Goal:
Rename "pink wall" to "peach wall" throughout the listing below, and keep everything else unchanged.

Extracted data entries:
======
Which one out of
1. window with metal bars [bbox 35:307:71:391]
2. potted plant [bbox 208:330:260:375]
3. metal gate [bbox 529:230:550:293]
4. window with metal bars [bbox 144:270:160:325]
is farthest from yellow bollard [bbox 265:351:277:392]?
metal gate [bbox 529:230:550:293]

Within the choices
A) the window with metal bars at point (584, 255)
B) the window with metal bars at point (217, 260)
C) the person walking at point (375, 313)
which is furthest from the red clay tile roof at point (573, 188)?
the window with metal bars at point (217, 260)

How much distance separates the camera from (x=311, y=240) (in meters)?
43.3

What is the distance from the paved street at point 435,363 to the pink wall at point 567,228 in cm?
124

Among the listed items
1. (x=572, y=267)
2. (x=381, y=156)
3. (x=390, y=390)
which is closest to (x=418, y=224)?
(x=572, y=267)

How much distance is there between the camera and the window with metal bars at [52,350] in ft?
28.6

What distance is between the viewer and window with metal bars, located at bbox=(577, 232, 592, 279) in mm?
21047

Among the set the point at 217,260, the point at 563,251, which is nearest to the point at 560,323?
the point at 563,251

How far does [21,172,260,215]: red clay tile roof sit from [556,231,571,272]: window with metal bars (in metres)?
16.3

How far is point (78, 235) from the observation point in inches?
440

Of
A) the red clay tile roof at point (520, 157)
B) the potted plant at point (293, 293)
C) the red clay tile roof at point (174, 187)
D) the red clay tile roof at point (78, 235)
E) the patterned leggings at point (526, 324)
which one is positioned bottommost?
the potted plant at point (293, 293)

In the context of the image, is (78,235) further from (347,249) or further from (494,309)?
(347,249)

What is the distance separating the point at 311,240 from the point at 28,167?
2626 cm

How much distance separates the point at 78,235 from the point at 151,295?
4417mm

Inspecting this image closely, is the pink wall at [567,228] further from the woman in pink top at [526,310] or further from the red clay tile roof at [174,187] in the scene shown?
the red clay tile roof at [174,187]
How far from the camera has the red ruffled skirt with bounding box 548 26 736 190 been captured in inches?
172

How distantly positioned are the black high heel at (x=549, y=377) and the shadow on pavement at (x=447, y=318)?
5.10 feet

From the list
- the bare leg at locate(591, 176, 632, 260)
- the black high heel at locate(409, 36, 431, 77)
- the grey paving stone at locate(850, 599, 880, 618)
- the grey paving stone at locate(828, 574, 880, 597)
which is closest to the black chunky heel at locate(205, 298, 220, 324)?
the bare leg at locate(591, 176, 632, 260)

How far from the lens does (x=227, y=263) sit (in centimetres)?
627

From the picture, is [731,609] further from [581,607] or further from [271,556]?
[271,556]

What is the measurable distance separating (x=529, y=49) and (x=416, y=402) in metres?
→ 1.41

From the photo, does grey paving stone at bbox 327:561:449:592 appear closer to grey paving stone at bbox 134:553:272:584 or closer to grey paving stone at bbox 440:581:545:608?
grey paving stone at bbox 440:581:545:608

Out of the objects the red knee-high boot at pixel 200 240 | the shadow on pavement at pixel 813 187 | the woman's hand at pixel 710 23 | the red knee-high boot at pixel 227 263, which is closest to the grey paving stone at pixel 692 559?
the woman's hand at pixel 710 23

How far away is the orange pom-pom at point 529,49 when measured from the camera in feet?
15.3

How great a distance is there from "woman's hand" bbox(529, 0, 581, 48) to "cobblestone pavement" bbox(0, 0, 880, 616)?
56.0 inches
======
Task response:
Which one out of
1. window with metal bars [bbox 35:307:71:391]
2. potted plant [bbox 208:330:260:375]
3. metal gate [bbox 529:230:550:293]
4. window with metal bars [bbox 144:270:160:325]
is farthest from yellow bollard [bbox 265:351:277:392]?
metal gate [bbox 529:230:550:293]

Within the choices
A) the window with metal bars at point (584, 255)
B) the window with metal bars at point (217, 260)
C) the person walking at point (375, 313)
which is furthest from the red clay tile roof at point (573, 188)?
the window with metal bars at point (217, 260)

How much distance separates the camera from (x=311, y=240) (in meters)?
43.3

What is the distance from the paved street at point 435,363 to the peach wall at point 567,228 in cm?
124

Among the listed items
1. (x=572, y=267)
2. (x=381, y=156)
3. (x=390, y=390)
which is closest to (x=418, y=224)?
(x=572, y=267)

How much distance is there between the camera and the window with metal bars at [52,350] in ft?
28.6

What distance is between the viewer and window with metal bars, located at bbox=(577, 232, 592, 279) in mm?
21047

Among the set the point at 217,260, the point at 563,251, which is nearest to the point at 560,323?
the point at 563,251

How far does [21,172,260,215]: red clay tile roof sit from [556,231,571,272]: window with metal bars (in metres)?
16.3

How far is point (78, 235) from the observation point in inches?
440

Of
A) the red clay tile roof at point (520, 157)
B) the potted plant at point (293, 293)
C) the red clay tile roof at point (174, 187)
D) the red clay tile roof at point (78, 235)
E) the patterned leggings at point (526, 324)
which one is positioned bottommost?
the potted plant at point (293, 293)

In the context of the image, is (78,235) further from (347,249) or further from (494,309)?
(347,249)

What is the distance separating the point at 311,240 from the point at 28,167?
2626 cm

How much distance separates the point at 78,235 from the point at 151,295?
4417mm

Inspecting this image closely, is the peach wall at [567,228] further from the woman in pink top at [526,310] or further from the red clay tile roof at [174,187] in the scene shown?
the red clay tile roof at [174,187]
How far from the camera has the red ruffled skirt with bounding box 548 26 736 190 been captured in inches?
172

How distantly positioned are the black high heel at (x=549, y=377) and the shadow on pavement at (x=447, y=318)?
5.10 feet

From the list
- the bare leg at locate(591, 176, 632, 260)
- the black high heel at locate(409, 36, 431, 77)
- the grey paving stone at locate(850, 599, 880, 618)
- the grey paving stone at locate(828, 574, 880, 597)
which is closest to the black chunky heel at locate(205, 298, 220, 324)?
the bare leg at locate(591, 176, 632, 260)

How far from the lens does (x=227, y=263) sit (in centimetres)?
627

From the picture, is [731,609] further from [581,607] or further from [271,556]?
[271,556]

What is the measurable distance separating (x=529, y=49) and (x=416, y=402) in metres?
→ 1.41

From the photo, does grey paving stone at bbox 327:561:449:592 appear closer to grey paving stone at bbox 134:553:272:584 or closer to grey paving stone at bbox 440:581:545:608?
grey paving stone at bbox 440:581:545:608

Out of the objects the red knee-high boot at pixel 200 240 | the shadow on pavement at pixel 813 187 | the woman's hand at pixel 710 23 | the red knee-high boot at pixel 227 263, which is closest to the grey paving stone at pixel 692 559?
the woman's hand at pixel 710 23

How far away is the orange pom-pom at point 529,49 when measured from the camera in feet?
15.3

How great a distance is there from "woman's hand" bbox(529, 0, 581, 48) to "cobblestone pavement" bbox(0, 0, 880, 616)?
56.0 inches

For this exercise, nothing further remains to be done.